[CentOS] how to increase DNS reliability?

Thu Jul 25 20:10:34 UTC 2019
hw <hw at gc-24.de>

On 7/25/19 5:14 PM, Nataraj wrote:
> On 7/25/19 6:48 AM, rainer at ultra-secure.de wrote:
>> Am 2019-07-25 15:41, schrieb hw:
>>> On 7/25/19 2:53 PM, rainer at ultra-secure.de wrote:
>>>> Am 2019-07-25 14:51, schrieb hw:
>>>>> Hi,
>>>>>
>>>>> how can DNS reliability, as experienced by clients on the LAN who are
>>>>> sending queries, be increased?
>>>>>
>>>>> Would I have to set up some sort of cluster consisting of several
>>>>> servers all providing DNS services which is reachable under a single
>>>>> IP address known to the clients?
>>>>>
>>>>> Just setting up several name servers and making them known to the
>>>>> clients
>>>>> for the clients to automatically switch isn't a good solution because
>>>>> the clients take their timeouts and users lacking even the most basic
>>>>> knowledge inevitably panic when the first name server does not answer
>>>>> queries.
>>>>
>>>> Run a local cache (unbound) and enter all your local resolvers as
>>>> upstreams.
>>>
>>> That can fail just as well --- or be even worse when the clients
>>> can't switch
>>> over anymore.  I have that and am avoiding to use it for some clients
>>> because
>>> it takes a while for the cache to get updated when I make changes.
>>>
>>> However, if that cache fails, chances are that the internet
>>> connection is also
>>> down in which case it can be troublesome to even get local host names
>>> resolved.
>>> When that happens, trouble is to be expected.
>>
>>
>> Anything else is - IMHO - much more work, much more complicated and
>> much more likely to fail, in a more spectacular way.
>> Especially all those keepalive "solutions".
>>
>> I have found that I need to restart unbound if all upstreams had failed. 
> 
> 
> Configure all dns servers as primary slaves (plus 1 primary master) for
> your own domains.  I have never seen problems with resolution of local
> dns domains when the Internet was down.
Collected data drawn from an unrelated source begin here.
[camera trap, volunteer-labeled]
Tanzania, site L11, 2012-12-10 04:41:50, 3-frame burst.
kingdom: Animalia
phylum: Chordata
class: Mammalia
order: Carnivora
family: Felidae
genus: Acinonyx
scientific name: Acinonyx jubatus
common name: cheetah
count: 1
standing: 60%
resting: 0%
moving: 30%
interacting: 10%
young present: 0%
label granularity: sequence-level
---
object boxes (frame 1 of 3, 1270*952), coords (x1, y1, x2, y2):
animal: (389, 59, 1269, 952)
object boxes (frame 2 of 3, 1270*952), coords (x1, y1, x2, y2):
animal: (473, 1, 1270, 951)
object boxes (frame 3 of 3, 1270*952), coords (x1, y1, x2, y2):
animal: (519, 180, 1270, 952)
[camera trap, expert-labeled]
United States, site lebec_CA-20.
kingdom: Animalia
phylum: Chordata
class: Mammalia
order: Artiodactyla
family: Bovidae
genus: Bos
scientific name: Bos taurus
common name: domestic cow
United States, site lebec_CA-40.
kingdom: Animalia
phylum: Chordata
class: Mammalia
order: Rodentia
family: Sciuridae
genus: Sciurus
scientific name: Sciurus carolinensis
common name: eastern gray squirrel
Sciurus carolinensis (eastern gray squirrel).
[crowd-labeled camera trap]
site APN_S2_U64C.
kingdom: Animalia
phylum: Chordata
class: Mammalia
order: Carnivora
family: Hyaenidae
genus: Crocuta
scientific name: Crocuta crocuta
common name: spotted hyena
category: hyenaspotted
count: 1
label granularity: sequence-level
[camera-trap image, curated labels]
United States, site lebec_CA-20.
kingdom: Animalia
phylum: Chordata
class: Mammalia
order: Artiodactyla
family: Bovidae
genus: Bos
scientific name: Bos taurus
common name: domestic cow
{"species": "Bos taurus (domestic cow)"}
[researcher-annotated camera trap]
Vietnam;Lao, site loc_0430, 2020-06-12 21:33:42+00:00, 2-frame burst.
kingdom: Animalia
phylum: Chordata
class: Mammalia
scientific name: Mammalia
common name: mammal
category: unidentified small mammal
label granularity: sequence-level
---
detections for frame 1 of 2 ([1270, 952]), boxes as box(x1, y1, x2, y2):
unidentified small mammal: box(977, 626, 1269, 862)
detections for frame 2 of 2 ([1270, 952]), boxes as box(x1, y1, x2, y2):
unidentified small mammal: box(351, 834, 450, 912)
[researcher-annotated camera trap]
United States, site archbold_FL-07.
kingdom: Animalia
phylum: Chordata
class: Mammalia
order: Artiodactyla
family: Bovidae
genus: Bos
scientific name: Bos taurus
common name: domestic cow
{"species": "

It seemed to have to do with the TTL for the local names being too short 
and DNS being designed to generally query root servers rather than 
sticking to their local information.

> Depending on the size of your network, you can run a caching server on
> each host (configured as a primary slave for your own domains) and  then
> configure that local server to use forwarders.  When you use multiple
> forwarders the local server does not have to wait for timeouts before
> querying another server.  Then you just run 2 or more servers to use for
> forwarding.  Use forward-only to force all local servers to use only
> forwarding (for security and caching reasons).  Much simpler than using
> keepalived.

Hm.  I thought about something like that, but without the separation 
into local slaves using forwarders and the forwarders.  I will probably 
do that; it seems like the most reasonable solution, and I should have 
at least one forwarder anyway so as not to leak information to the 
internet-only VLANs.  It would be an improvement in several ways and 
give better reliability.

It doesn't really help those clients I can not run name servers on, though.

 > In recent years I *have not had any* problems with bind9 or
> powerdns crashing.
> 
> As far as using the ISC server vs powerdns, you may want to check on
> peoples recent experiences.  There was a time when many thought powerdns
> had much better performance and fewer security issues.  For various
> reasons  I've seen some people including myself, switch back to ISC
> bind9.  I switched about 1.5 years ago because I was getting better
> performance from bind9.  You may want to check out other peoples
> experience before switching to powerdns.

Bind has been around for ages, and I've never had any issues with it for 
the last 25 years or so.  Just set it up and let it do its thing, and it 
does.

If there were performance problems, I imagine they would be more likely 
due to insufficient internet bandwidth.  Perhaps it would take all the 
DNS queries that come up during a week or even a month to arrive within 
a second before any performance considerations become relevant ...